EXPLORERS

 Hello ladies and gents this is the Viking telling you that today we are talking about 

Thomas Brunner



The exploits of the stoic and determined Thomas Brunner in the north and west of the South Island between 1846 and 1848 were the greatest single piece of overland exploration in New Zealand’s European history.


Brunner was born in Oxford in 1821. In 1841 his father signed him on as an apprentice surveyor with the New Zealand Company. That September  he arrived at Port Nicholson (Wellington) with the 77-strong advance party for the Nelson settlement. This reached Nelson Haven in November, and for the next two years Brunner helped lay out Nelson’s sections and roads.


Nelson lacked extensive lands for pastoral farming. The Wairau incident of 1843 seemed to rule out expansion to the east. After a fruitless attempt to discover the great plains that were said to exist inland, Brunner explored further to the west and south. He joined forces on a number of expeditions with Charles Heaphy, William Fox, and Kehu of Ngāti Tūmatakōkiri.


Brunner began his greatest journey on 11 December 1846. He was determined to trace the Buller River to the sea, traverse the West Coast as far south as Milford Sound, and find a pass across the Southern Alps. Despite continual storms and floods, Brunner’s party negotiated the Buller River gorges and headed south down the West Coast. Starved of fresh supplies, they were forced to eat Brunner’s dog to survive.
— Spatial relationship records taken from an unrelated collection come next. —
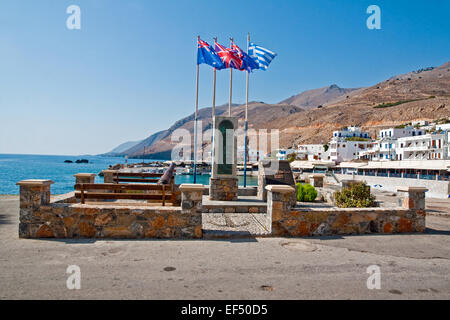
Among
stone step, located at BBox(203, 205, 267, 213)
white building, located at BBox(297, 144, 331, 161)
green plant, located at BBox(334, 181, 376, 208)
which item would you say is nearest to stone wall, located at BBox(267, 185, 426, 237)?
green plant, located at BBox(334, 181, 376, 208)

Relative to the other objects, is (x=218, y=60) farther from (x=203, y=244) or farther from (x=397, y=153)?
(x=397, y=153)

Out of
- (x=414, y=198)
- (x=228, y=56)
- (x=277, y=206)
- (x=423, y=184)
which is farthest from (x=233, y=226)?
(x=423, y=184)

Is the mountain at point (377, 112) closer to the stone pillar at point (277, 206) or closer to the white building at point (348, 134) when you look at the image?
the white building at point (348, 134)

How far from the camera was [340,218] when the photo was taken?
23.9ft

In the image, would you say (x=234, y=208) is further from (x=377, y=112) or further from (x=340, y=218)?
(x=377, y=112)

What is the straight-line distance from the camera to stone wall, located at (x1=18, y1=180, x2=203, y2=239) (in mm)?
6395

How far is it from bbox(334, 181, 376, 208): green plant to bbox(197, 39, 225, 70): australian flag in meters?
8.53

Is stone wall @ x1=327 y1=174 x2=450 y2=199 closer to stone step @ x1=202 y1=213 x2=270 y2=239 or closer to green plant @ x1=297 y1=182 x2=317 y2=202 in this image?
green plant @ x1=297 y1=182 x2=317 y2=202

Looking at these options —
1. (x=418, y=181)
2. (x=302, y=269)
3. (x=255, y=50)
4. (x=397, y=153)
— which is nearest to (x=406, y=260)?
(x=302, y=269)

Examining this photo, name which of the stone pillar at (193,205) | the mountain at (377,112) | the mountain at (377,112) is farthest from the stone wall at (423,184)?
the mountain at (377,112)

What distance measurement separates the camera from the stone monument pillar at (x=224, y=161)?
12.2 meters

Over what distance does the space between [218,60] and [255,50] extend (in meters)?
2.47

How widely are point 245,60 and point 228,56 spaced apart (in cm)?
107
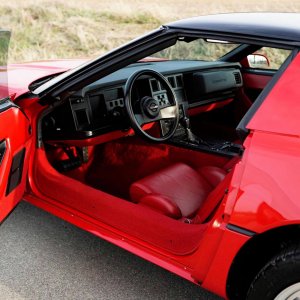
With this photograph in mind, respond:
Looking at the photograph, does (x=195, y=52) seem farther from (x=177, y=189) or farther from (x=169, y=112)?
(x=177, y=189)

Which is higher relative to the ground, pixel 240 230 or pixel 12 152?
pixel 240 230

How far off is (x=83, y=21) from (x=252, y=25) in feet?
45.0

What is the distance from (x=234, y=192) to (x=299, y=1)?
19.8 metres

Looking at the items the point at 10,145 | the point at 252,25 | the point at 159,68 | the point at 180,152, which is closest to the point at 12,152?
the point at 10,145

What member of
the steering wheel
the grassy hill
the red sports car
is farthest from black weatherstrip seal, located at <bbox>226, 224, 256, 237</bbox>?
the grassy hill

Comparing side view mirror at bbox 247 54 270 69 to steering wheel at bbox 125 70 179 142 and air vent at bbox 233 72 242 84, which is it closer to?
air vent at bbox 233 72 242 84

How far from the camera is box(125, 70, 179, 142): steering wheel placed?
265 centimetres

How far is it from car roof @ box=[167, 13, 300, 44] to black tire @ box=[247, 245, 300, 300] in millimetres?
838

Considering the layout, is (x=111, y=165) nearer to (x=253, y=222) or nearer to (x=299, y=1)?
(x=253, y=222)

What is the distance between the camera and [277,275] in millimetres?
1692

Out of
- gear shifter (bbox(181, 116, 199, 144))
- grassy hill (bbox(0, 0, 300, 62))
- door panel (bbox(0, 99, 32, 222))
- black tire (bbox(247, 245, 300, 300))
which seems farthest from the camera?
grassy hill (bbox(0, 0, 300, 62))

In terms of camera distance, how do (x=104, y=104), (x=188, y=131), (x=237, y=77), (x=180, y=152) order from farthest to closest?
(x=237, y=77) → (x=188, y=131) → (x=180, y=152) → (x=104, y=104)

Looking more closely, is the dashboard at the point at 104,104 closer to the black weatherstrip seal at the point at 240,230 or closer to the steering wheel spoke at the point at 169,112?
the steering wheel spoke at the point at 169,112

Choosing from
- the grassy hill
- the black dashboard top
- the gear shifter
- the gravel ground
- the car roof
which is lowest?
the grassy hill
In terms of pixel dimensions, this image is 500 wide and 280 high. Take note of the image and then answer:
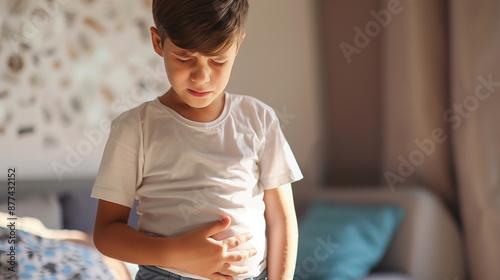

Early in 1848 Brunner began his return journey to Nelson via the Grey and Īnangahua valleys. In the upper Buller Gorge he suffered a stroke which left him paralysed on one side, but with the aid of Kehu he reached Nelson again in June 1848. Brunner received an award from the Royal Geographical Society in 1850 for this expedition, but ill health limited his ability to undertake further strenuous journeys.